Rewrite the passage of the article on Ben Crenshaw's final Masters from "Crenshaw said one" to "time this week.", changing "friendships" to "acquaintances".

* _Text shown_:
====================

2015 Masters will be Crenshaw's last as a player
Rob Gillette is not going to miss another magical moment from Ben Crenshaw at the Masters Tournament like he did the last time. Especially not this year, Crenshaw’s final one as a participant.
Crenshaw, a two-time winner at Augusta National Golf Club, is bidding farewell to the tournament he loves dearly after playing in every one since he was a 20-year-old amateur in 1972. That’s 136 rounds so far, with two wins and nine other top-10 finishes in 43 consecutive appearances.
“I’ve thought long and hard, and it’s the right time,” said Crenshaw, 63, a member of the World Golf Hall of Fame.
“I will look back and think how excited and fortunate I was to be in the fray a few times,” Crenshaw said. “No Masters champion ever forgets how that feels.”
Crenshaw said one of the great things about returning each year is renewing old friendships.
One of those is with Carl Jackson, who grew up caddying at Augusta National and will be working for Crenshaw for the 39th time this week.
“When you get past 60, the wisdom of the Lord says it’s time to move on,” said Jackson, 67.
Gillette, Crenshaw friend and president of his fan club, didn’t know Crenshaw when he won his first Masters title, in 1984. They met a year later.
Gillette was there in 1995, but not at the finish, something members of Team Crenshaw won’t let Gillette forget.
Crenshaw, then 43, had not been playing well. He had missed the cut in three of his previous four starts before the Masters and had not finished in the top 15 in Augusta since 1991..
Before the tournament, Gillette promised his badge for the final round to a friend coming from Brownsville, Texas, to attend his first Masters. With Crenshaw tied for the 54-hole lead, it was hard for Gillette to hand over the badge.
“Everybody gave me hell for that. They kept asking, ‘How could you have left?’ I guess I did the right thing,” Gillette said. “One of my biggest disappointments was I wasn’t there at the end. He called me on the plane on the way home.”
Gillette, who sometimes lets a first-time Masters spectator use his badge, as he did in 1995, won’t be doing that this year.
“I wasn’t going to miss this one,” said Gillette, who lives in Austin, Texas, as does Crenshaw.
On that Saturday night in 1995, Crenshaw’s older brother, Charlie, was preparing to catch a plane the next morning to arrive in time for the final round.
Charlie, 15 months older than Ben and named after their father, got a call from Ben’s wife, Julie, after the third round.
“She said, ‘You’ve got to get out there. He’s going to win the tournament,’ ” Charlie said. “That’s a direct quote.”
Crenshaw shot a final-round 69 and won by a stroke, capping an emotional five days starting that Wednesday when he flew back to Austin to attend the funeral of his golf instructor and great friend, Harvey Penick.
After Saturday’s third round, Gillette, who was living in Maryland, drove home and taught Sunday school the next morning. In the afternoon, he watched on his basement television as Crenshaw won his second green jacket.
“When Ben got on the tee on No. 18 and it was obvious he was going to win, I saw the person I gave my badge to behind the tee,” Gillette said.
Gillette, and a large group from Texas, will be following Crenshaw during his final Masters.
Among that crowd will be Crenshaw’s sister-in-law, also named Julie, the wife of Charlie Crenshaw.
Charlie has attended more than 20 Masters while Julie stayed home with their three children, a stepson and their pets.

====================

* _Data extract_:
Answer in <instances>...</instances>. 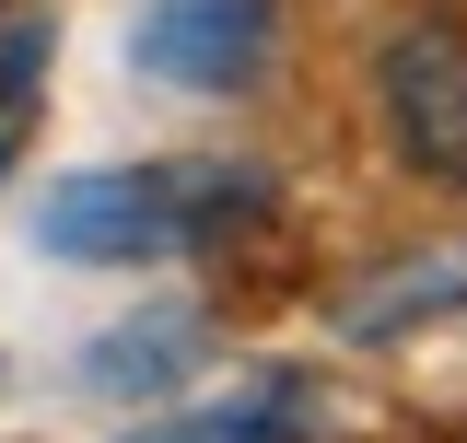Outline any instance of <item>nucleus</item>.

====================

* _Result of this task_:
Crenshaw said one of the great things about returning each year is renewing old acquaintances.
One of those is with Carl Jackson, who grew up caddying at Augusta National and will be working for Crenshaw for the 39th time this week.